Seismologists thoroughly studied the effects of the Spitak event, including the mainshock and aftershock fault rupture mechanisms and were on site setting up temporary seismometers before the end of 1988. Earthquake engineering experts scrutinized building construction styles and found fault in the poorly constructed apartments and other buildings that were built during the Era of Stagnation under the rule of Leonid Brezhnev. The cities of Spitak, Leninakan (Gyumri), and Kirovakan (Vanadzor) were greatly affected with large losses of life and devastating effects to buildings and other structures. A number of the smaller outlying villages away from the larger population centers were also severely affected.
Despite the tensions of the Cold War, Soviet leader Mikhail Gorbachev formally asked the United States for humanitarian help within a few days of the earthquake, the first such request since the late 1940s.
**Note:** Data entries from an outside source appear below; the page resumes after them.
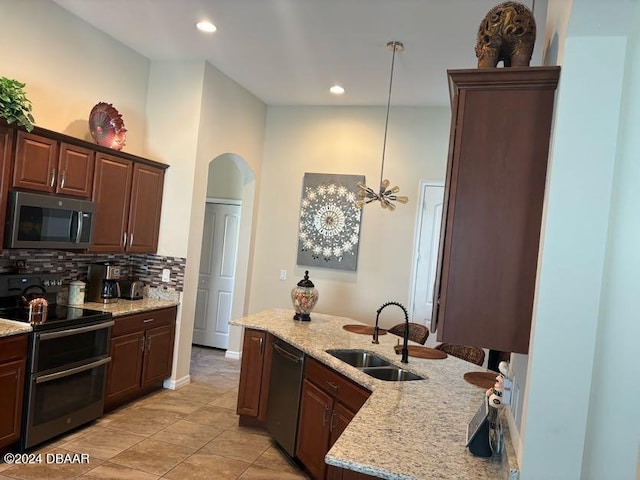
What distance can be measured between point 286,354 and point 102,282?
6.28ft

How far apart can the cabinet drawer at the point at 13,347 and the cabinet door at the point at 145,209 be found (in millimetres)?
1478

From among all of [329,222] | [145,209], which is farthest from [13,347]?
[329,222]

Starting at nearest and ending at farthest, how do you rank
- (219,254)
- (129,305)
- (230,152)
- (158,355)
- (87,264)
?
(129,305) → (87,264) → (158,355) → (230,152) → (219,254)

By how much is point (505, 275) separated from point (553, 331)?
10.8 inches

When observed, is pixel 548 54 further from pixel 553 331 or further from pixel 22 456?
pixel 22 456

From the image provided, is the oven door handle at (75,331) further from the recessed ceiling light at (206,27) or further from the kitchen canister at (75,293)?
the recessed ceiling light at (206,27)

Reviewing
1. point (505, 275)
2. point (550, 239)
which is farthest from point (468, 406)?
point (550, 239)

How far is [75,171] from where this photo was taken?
12.2ft

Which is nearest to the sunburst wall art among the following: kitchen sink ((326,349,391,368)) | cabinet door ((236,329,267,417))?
cabinet door ((236,329,267,417))

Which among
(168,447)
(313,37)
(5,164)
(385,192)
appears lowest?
(168,447)

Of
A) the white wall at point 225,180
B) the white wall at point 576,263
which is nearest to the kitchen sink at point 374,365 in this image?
the white wall at point 576,263

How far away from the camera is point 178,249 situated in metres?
4.77

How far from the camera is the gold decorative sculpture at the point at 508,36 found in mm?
1854

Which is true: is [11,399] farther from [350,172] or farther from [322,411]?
→ [350,172]
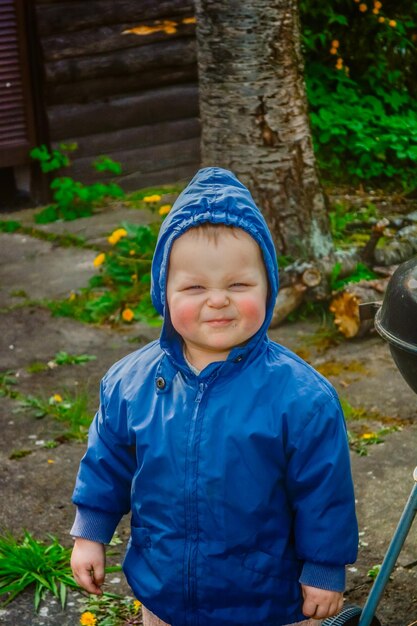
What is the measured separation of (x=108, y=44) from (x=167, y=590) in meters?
5.76

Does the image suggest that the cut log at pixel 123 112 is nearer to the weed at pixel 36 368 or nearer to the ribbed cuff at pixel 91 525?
the weed at pixel 36 368

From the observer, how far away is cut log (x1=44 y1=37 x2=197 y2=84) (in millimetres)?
7180

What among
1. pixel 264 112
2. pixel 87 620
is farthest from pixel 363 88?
pixel 87 620

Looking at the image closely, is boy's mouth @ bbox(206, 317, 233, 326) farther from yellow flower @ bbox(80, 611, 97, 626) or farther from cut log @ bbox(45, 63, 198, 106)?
cut log @ bbox(45, 63, 198, 106)

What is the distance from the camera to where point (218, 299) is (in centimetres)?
204

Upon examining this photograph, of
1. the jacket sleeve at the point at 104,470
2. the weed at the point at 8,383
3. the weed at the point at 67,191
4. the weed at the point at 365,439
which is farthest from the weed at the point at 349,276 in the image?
the jacket sleeve at the point at 104,470

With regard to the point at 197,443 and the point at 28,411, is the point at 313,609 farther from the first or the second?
the point at 28,411

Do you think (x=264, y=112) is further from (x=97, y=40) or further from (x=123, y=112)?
(x=123, y=112)

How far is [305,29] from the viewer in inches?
298

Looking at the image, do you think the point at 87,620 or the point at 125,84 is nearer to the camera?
the point at 87,620

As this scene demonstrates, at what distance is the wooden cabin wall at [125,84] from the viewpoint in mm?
7168

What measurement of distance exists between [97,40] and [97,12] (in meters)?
0.19

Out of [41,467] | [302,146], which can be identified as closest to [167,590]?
[41,467]

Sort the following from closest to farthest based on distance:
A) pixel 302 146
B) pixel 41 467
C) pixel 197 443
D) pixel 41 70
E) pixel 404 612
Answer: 1. pixel 197 443
2. pixel 404 612
3. pixel 41 467
4. pixel 302 146
5. pixel 41 70
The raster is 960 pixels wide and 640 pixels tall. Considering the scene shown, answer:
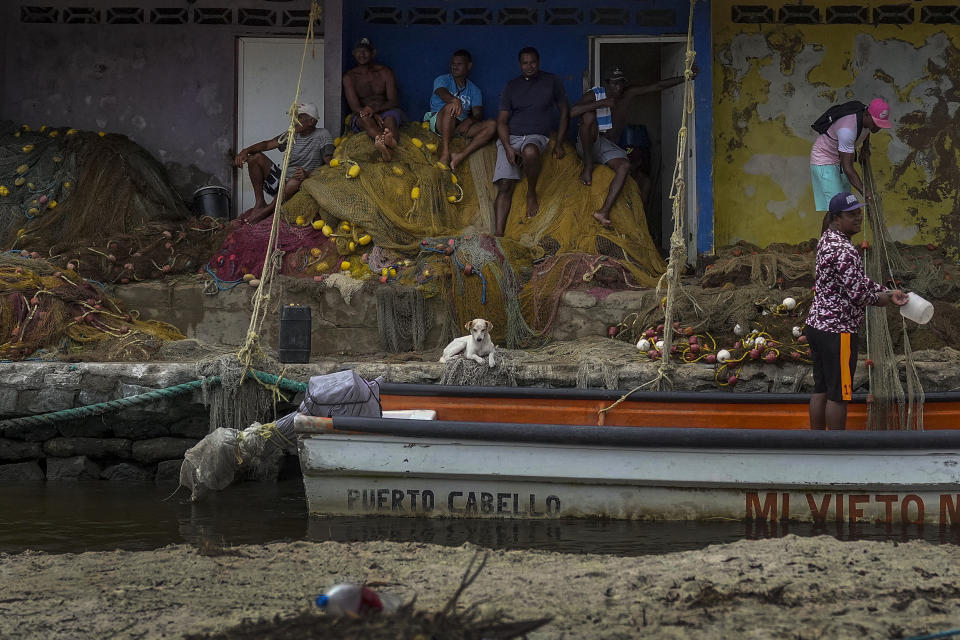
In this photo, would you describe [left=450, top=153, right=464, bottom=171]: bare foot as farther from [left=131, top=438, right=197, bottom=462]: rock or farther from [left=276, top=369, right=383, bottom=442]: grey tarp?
[left=276, top=369, right=383, bottom=442]: grey tarp

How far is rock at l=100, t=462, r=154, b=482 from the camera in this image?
8.13m

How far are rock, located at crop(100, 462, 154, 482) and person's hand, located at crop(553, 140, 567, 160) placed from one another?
5.15 meters

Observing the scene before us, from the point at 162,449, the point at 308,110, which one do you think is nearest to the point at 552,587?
the point at 162,449

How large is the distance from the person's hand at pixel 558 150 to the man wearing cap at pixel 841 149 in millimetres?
2625

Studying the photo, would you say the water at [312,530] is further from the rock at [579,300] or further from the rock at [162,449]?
the rock at [579,300]

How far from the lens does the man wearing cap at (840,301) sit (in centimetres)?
651

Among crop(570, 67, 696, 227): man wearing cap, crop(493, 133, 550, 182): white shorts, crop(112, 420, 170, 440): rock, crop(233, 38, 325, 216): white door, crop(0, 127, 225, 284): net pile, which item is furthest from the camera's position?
crop(233, 38, 325, 216): white door

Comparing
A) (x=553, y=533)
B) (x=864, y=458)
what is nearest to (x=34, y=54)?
(x=553, y=533)

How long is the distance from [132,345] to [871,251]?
5701 mm

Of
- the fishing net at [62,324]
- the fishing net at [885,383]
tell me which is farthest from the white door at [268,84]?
the fishing net at [885,383]

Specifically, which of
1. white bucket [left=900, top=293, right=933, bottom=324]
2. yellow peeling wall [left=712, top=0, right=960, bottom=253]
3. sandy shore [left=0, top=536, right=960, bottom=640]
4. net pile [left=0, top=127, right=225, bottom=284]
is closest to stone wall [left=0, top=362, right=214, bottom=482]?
net pile [left=0, top=127, right=225, bottom=284]

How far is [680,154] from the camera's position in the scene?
7.68 metres

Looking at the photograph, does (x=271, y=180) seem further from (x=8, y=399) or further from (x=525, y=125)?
(x=8, y=399)

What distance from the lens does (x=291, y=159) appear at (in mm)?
10953
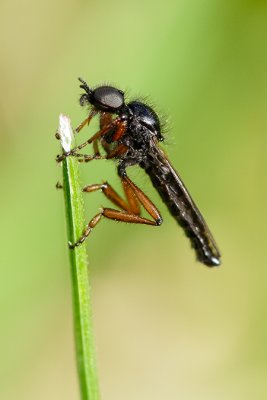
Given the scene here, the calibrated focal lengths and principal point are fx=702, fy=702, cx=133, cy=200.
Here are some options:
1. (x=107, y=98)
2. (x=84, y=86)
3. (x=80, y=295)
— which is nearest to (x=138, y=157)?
(x=107, y=98)

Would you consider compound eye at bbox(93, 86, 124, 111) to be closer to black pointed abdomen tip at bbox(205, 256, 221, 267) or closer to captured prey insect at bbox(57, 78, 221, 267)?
captured prey insect at bbox(57, 78, 221, 267)

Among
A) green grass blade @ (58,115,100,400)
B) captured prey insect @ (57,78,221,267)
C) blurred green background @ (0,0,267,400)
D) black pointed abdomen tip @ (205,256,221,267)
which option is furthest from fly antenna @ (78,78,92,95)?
green grass blade @ (58,115,100,400)

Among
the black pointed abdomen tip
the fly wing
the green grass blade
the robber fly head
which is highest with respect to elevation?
the robber fly head

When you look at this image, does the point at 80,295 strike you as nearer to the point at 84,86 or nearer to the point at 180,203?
the point at 84,86

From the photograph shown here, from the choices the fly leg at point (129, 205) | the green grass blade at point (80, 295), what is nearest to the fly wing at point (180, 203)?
the fly leg at point (129, 205)

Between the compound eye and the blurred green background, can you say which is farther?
the blurred green background

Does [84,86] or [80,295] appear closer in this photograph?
[80,295]
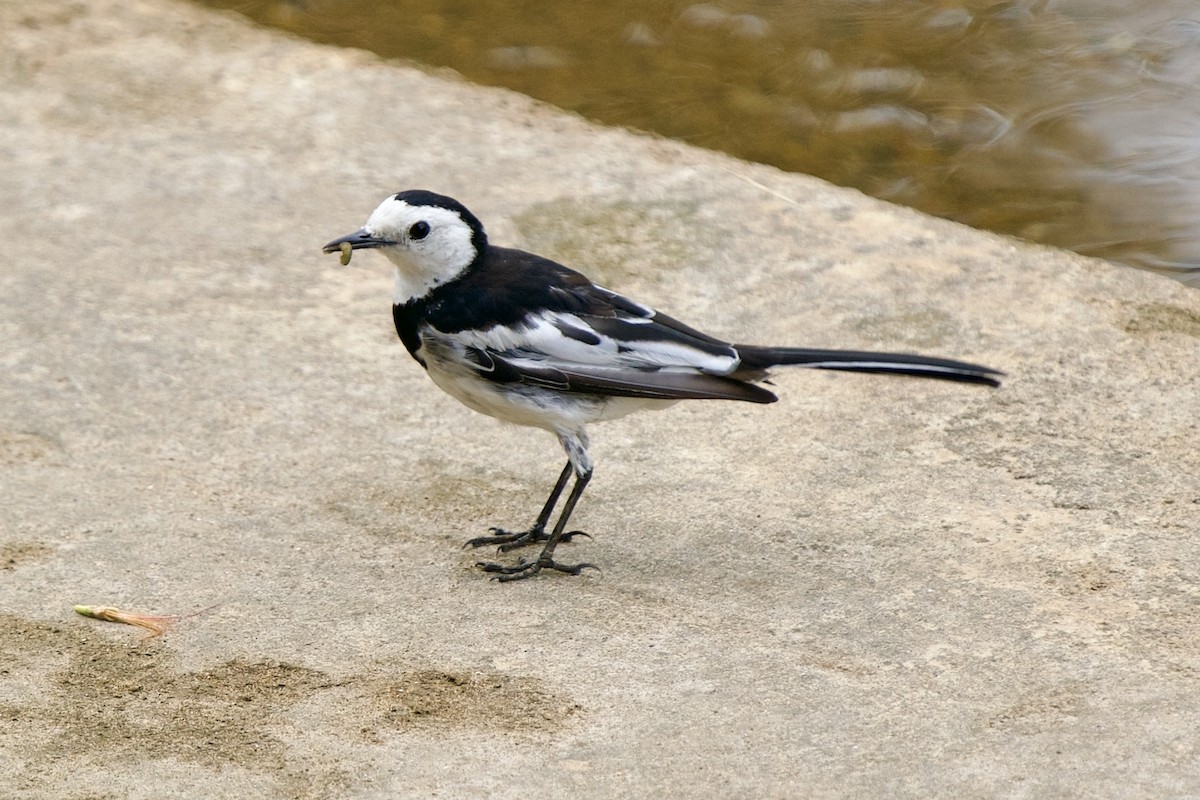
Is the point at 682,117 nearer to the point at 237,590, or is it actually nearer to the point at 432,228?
the point at 432,228

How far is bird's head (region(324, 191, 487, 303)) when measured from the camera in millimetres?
4473

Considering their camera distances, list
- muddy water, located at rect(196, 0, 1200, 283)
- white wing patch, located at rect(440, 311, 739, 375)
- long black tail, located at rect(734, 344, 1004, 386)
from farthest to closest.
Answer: muddy water, located at rect(196, 0, 1200, 283)
white wing patch, located at rect(440, 311, 739, 375)
long black tail, located at rect(734, 344, 1004, 386)

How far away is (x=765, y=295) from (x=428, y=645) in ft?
8.14

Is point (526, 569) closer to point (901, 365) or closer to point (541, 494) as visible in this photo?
point (541, 494)

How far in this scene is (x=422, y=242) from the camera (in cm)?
450

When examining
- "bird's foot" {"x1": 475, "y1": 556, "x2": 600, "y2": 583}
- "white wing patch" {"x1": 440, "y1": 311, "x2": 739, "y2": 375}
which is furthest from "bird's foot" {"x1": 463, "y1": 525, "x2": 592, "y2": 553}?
"white wing patch" {"x1": 440, "y1": 311, "x2": 739, "y2": 375}

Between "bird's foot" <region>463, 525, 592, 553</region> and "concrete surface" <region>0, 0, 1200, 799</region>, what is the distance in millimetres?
76

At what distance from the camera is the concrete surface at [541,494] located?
3545mm

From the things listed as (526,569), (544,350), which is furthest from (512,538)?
(544,350)

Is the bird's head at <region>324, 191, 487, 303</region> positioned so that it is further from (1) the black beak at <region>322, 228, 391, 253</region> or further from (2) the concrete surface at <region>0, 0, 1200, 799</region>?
(2) the concrete surface at <region>0, 0, 1200, 799</region>

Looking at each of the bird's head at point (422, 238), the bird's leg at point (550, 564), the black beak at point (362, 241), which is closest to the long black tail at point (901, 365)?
the bird's leg at point (550, 564)

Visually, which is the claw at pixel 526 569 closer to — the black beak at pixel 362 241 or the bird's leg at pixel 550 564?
the bird's leg at pixel 550 564

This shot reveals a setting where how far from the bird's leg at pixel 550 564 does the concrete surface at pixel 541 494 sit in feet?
0.14

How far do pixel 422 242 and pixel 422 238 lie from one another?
0.01 metres
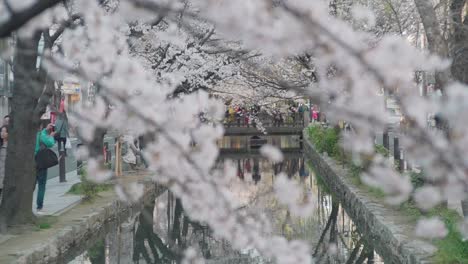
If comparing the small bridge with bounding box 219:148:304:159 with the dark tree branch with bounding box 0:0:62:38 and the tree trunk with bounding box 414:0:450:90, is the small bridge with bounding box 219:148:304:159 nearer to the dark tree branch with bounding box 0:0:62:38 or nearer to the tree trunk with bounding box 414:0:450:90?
the tree trunk with bounding box 414:0:450:90

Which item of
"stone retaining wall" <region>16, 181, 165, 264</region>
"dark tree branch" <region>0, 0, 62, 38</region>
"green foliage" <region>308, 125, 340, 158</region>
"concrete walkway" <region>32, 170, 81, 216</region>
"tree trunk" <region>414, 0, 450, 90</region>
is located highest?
"tree trunk" <region>414, 0, 450, 90</region>

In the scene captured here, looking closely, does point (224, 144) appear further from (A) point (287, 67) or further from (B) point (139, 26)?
(B) point (139, 26)

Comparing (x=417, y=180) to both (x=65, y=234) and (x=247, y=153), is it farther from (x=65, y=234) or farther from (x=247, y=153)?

One hundred and thirteen countries sent substantial amounts of humanitarian aid to the Soviet Union in the form of rescue equipment, search teams and medical supplies. Private donations and assistance from non-governmental organizations also had a large part of the international effort. While transporting some of these supplies to the region, a Soviet aircraft carrying 9 crew members and 69 military personnel, and a transport plane from Yugoslavia, were both destroyed in separate incidents. In support of the relief effort, recording artists united to produce several music-related contributions for the victims of the quake. A song was produced by a duo of French composers (including Charles Aznavour) and a studio album that featured songs donated by mainstream rock bands was released from the Rock Aid Armenia effort by the British music industry.
Beginning with late 1987 the Caucasus region was experiencing a surge in political turmoil with large and near constant demonstrations being held in the capital of Yerevan beginning in February 1988. For the fifteen months prior to the earthquake and at times up to hundreds of thousands of protesters, represented by the Karabakh Committee, were demanding both democracy and the unification of Nagorno-Karabakh (administered by Soviet Azerbaijan but disputed autonomous territory with an 80% Armenian majority and the Azerbaijani minority) in the mountains of the Karabakh region. The unrest and the opposition movement began in September 1988 with negotiations between the Karabakh Committee and Gorbachev taking place throughout most of 1989. The relationship between the Soviet authorities and the Armenian society took a turn for the worse in March and the developments climaxed in November when a state of emergency was declared, along with a nighttime curfew, and a mass movement of up to 50,000 Armenians fleeing ethnic violence arrived from Azerbaijan.